Seulement 7,8% des détenus ont été soumis à des tests de dépistage du covid-19. "On ne connaît pas la situation réelle", concède Mme Sanchez.

- "Situation désespérante" -

Sol (nom modifié) s'inquiète pour son fils de 29 ans, en prison pour trafic de drogue, dans une cellule avec 41 autres détenus, dans le même établissement pénitentiaire que le mari de Monica.

"Maman, je suis malade, il y a des prisonniers qui ont des douleurs et on ne s'occupe pas d'eux à l'infirmerie", lui a écrit son fils dans l'une des rares lettres qu'elle a reçues depuis avril.

Quelque 38% des 2.095 détenus de la prison de Sorocaba II à Sao Paulo ont été dépistés positifs au covid-19.

"C'est un taux très élevé, la circulation du virus est impressionnante", dit Mme Sanchez, qui relève que ce taux est encore pire que celui des favelas de Rio de Janeiro qui ont la plus forte prévalence: jusqu'à 25%.   

La suspension des visites et des permissions de sortie dans le cadre de la semi-liberté ont provoqué des mutineries et des évasions en masse. 

La rumeur selon laquelle les agents pénitentiaires apportaient de l'extérieur le coronavirus dans les prisons a aussi provoqué des troubles.

Puis ce ne fut plus une rumeur, mais la réalité.

Parmi les 110.000 agents pénitentiaires, 7.143 ont été contaminés et 75 sont morts du covid-19, selon le Conseil national de Justice (CNJ).

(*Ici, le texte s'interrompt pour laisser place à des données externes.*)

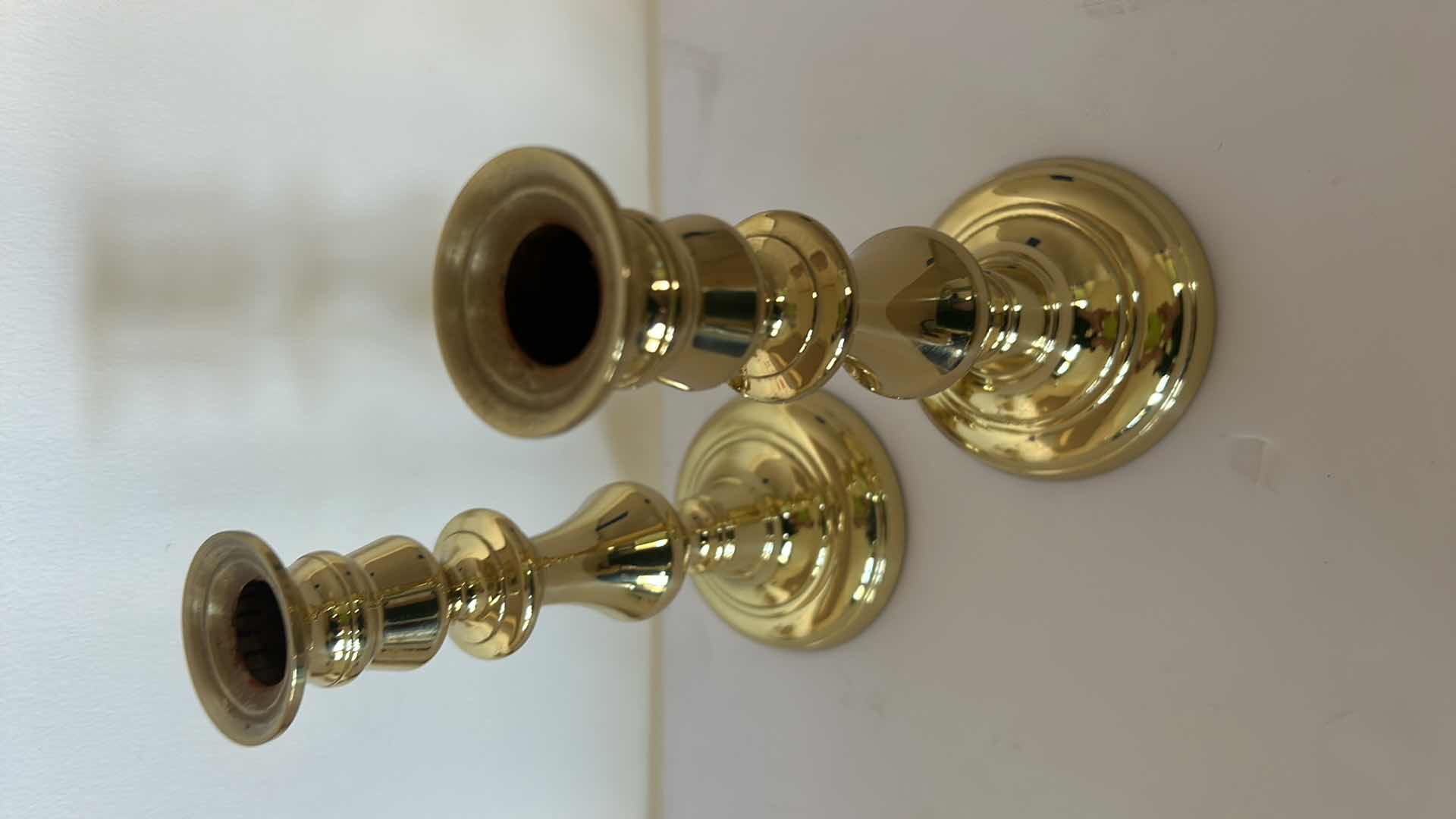 Photo 1 of 2- HEAVY MID CENTURY MADE IN AMERICA BALDWIN FORGED POLISHED BRASS CANDLEHOLDERS H8”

"Cette situation est désespérante, parce qu'on nous cache des informations", dit Sol, qui, avant la pandémie rendait visite tous les 15 jours à son fils.

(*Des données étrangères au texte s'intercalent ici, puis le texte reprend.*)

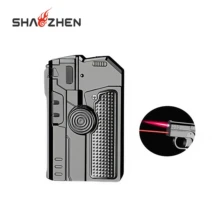 Wholesale Metal Creative Folding Gun Cigarette Lighter Fashion Decompression Rotating Fingertip Top Lighter Laser Party Gift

Les visites de proches sont essentielles pour fournir les détenus en aliments et produits d'hygiène. Avec le coronavirus, les envois par la poste ont été autorisés. Mais les colis ne parviennent pas toujours à leur destinataire.

- Violations des droits de l'Homme -

"Avec cette pandémie, on observe une hausse des violations des droits de l'Homme dans les prisons", dit à l'AFP Leonardo Biagioni de Lima, coordinateur de l'aide juridique à Sao Paulo.

Il a constaté lors d'une inspection à Sorocaba II que des prisonniers contaminés ou symptomatiques partageaient la cellule de détenus sans symptômes.

Le ministère de la Justice assure avoir pris "toutes les mesures" possibles, mais selon les experts elles sont insuffisantes.

Pour M. De Lima, les tribunaux ont été "trop timides" dans l'application d'une recommandation du CNJ en faveur de la libération de prisonniers n'ayant pas commis de crimes violents.

Le ministère de la Justice assure avoir élargi 49.747 détenus (6,6% du total), mais pour les juristes, il pourrait faire plus, et notamment libérer 2.000 prisonnières enceintes ou allaitant.